(Excerpts from spatial question data)
***

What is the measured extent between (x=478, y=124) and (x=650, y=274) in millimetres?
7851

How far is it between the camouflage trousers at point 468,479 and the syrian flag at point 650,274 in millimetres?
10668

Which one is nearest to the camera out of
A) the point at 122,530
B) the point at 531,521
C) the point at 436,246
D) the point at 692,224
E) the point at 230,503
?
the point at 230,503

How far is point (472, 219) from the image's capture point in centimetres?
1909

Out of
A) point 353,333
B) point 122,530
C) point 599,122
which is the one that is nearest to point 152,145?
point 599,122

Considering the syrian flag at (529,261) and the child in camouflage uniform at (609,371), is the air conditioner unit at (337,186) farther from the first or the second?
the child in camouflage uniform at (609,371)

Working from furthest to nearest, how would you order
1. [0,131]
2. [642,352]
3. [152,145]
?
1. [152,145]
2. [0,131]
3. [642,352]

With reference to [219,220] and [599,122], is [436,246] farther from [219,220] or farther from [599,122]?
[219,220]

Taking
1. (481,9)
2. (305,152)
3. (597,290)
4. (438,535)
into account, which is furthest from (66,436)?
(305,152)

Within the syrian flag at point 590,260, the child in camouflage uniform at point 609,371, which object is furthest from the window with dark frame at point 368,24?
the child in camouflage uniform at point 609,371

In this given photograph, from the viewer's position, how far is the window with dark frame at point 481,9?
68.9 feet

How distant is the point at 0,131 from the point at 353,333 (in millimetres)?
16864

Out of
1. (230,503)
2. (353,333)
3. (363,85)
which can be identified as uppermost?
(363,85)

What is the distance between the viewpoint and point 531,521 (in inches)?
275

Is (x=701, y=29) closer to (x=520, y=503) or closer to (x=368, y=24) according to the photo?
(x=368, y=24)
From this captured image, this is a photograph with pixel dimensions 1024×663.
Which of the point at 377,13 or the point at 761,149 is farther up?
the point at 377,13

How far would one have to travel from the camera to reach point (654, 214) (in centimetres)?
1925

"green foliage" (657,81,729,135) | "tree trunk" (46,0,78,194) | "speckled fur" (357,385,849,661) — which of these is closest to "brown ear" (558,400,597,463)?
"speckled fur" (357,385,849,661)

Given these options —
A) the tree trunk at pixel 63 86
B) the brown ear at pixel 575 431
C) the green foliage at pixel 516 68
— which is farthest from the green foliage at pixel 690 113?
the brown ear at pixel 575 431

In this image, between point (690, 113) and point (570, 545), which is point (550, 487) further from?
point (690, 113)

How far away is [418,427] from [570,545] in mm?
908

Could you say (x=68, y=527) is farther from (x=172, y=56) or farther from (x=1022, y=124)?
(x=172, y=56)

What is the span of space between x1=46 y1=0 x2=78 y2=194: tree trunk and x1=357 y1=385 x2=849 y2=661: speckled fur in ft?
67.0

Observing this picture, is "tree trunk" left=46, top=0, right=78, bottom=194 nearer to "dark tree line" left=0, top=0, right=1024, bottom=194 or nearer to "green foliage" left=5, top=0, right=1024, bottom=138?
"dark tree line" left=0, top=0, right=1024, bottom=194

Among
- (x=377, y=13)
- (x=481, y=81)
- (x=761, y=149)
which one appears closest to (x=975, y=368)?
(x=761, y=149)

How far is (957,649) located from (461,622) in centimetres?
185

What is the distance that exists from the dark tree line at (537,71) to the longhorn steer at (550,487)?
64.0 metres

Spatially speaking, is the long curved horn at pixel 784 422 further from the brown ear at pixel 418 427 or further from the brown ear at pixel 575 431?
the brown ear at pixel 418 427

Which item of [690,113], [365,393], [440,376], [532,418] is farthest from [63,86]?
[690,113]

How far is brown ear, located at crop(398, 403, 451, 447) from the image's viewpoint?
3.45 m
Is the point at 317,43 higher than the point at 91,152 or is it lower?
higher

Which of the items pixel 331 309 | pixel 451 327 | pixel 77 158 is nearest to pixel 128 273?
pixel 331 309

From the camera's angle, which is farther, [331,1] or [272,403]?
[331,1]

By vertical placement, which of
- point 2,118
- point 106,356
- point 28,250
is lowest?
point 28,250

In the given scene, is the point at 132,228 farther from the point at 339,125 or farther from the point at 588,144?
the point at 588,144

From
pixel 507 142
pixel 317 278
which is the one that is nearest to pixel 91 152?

***

## To be done
Reproduce all of the records above word for word, line by line.

## Task output
What is the measured extent between (x=478, y=124) and (x=650, y=274) in millimetres?
7851

How far is it between the camouflage trousers at point 468,479 and the syrian flag at point 650,274 in millimetres?
10668

Which one is nearest to the camera out of
A) the point at 122,530
B) the point at 531,521
C) the point at 436,246
D) the point at 692,224
E) the point at 230,503
?
the point at 230,503

How far is point (472, 219) from the image's capture point in centimetres?
1909

Out of
A) point 353,333
B) point 122,530
C) point 599,122
which is the one that is nearest to point 152,145?
point 599,122

Considering the syrian flag at (529,261) and the child in camouflage uniform at (609,371), is the air conditioner unit at (337,186) farther from the first or the second?
the child in camouflage uniform at (609,371)

Working from furthest to nearest, how would you order
1. [0,131]
2. [642,352]
3. [152,145]
?
1. [152,145]
2. [0,131]
3. [642,352]

With reference to [219,220] and [599,122], is [436,246] farther from [219,220] or farther from [599,122]?
[219,220]

Taking
1. (481,9)
2. (305,152)
3. (597,290)
4. (438,535)
into account, which is furthest from (66,436)?
(305,152)

Within the syrian flag at point 590,260, the child in camouflage uniform at point 609,371, which object is furthest from the window with dark frame at point 368,24?
the child in camouflage uniform at point 609,371

In this given photograph, from the viewer's position, how far is the window with dark frame at point 481,9?
68.9 feet

How distant is the point at 0,131 from the point at 353,333 (in millimetres)?
16864

Out of
1. (230,503)
2. (353,333)
3. (363,85)
which can be identified as uppermost?
(363,85)

What is the distance between the viewpoint and point 531,521 (in inches)?
275

Is (x=701, y=29) closer to (x=520, y=503) or closer to (x=368, y=24) according to the photo?
(x=368, y=24)
From this captured image, this is a photograph with pixel dimensions 1024×663.
Which of the point at 377,13 or the point at 761,149 is farther up?
the point at 377,13

How far would one have to travel from the camera to reach point (654, 214) (in centimetres)?
1925

"green foliage" (657,81,729,135) | "tree trunk" (46,0,78,194) | "speckled fur" (357,385,849,661) — which of these is closest to "brown ear" (558,400,597,463)?
"speckled fur" (357,385,849,661)

Given these options —
A) the tree trunk at pixel 63 86
B) the brown ear at pixel 575 431
C) the green foliage at pixel 516 68
— which is farthest from the green foliage at pixel 690 113?
the brown ear at pixel 575 431

In this image, between point (690, 113) and point (570, 545), which is point (550, 487) further from?
point (690, 113)

How far away is [418,427] from [570,545] in mm?
908

Could you say (x=68, y=527) is farther from (x=172, y=56) or farther from (x=1022, y=124)?
(x=172, y=56)

What is the span of space between x1=46 y1=0 x2=78 y2=194: tree trunk and x1=357 y1=385 x2=849 y2=661: speckled fur in ft?
67.0

Observing this picture, is "tree trunk" left=46, top=0, right=78, bottom=194 nearer to "dark tree line" left=0, top=0, right=1024, bottom=194 or nearer to "green foliage" left=5, top=0, right=1024, bottom=138?
"dark tree line" left=0, top=0, right=1024, bottom=194

Among
- (x=377, y=13)
- (x=481, y=81)
- (x=761, y=149)
which one appears closest to (x=975, y=368)?
(x=761, y=149)

How far is (957,649) located from (461,622) in centimetres?
185

What is the distance that exists from the dark tree line at (537,71) to the longhorn steer at (550,487)?
64.0 metres

Spatially speaking, is the long curved horn at pixel 784 422 further from the brown ear at pixel 418 427 or further from the brown ear at pixel 575 431?
the brown ear at pixel 418 427

Which item of [690,113], [365,393], [440,376], [532,418] is farthest from [63,86]?
[690,113]

How far is brown ear, located at crop(398, 403, 451, 447) from the image's viewpoint?
3.45 m
Is the point at 317,43 higher than the point at 91,152 or is it lower?
higher

Which of the items pixel 331 309 | pixel 451 327 | pixel 77 158 is nearest to pixel 128 273?
pixel 331 309

From the camera's angle, which is farther, [331,1] or [272,403]?
[331,1]

By vertical placement, which of
- point 2,118
- point 106,356
- point 28,250
is lowest?
point 28,250

In the given scene, is the point at 132,228 farther from the point at 339,125 or farther from the point at 588,144?
the point at 588,144

From
pixel 507 142
pixel 317 278
which is the one that is nearest to pixel 91 152?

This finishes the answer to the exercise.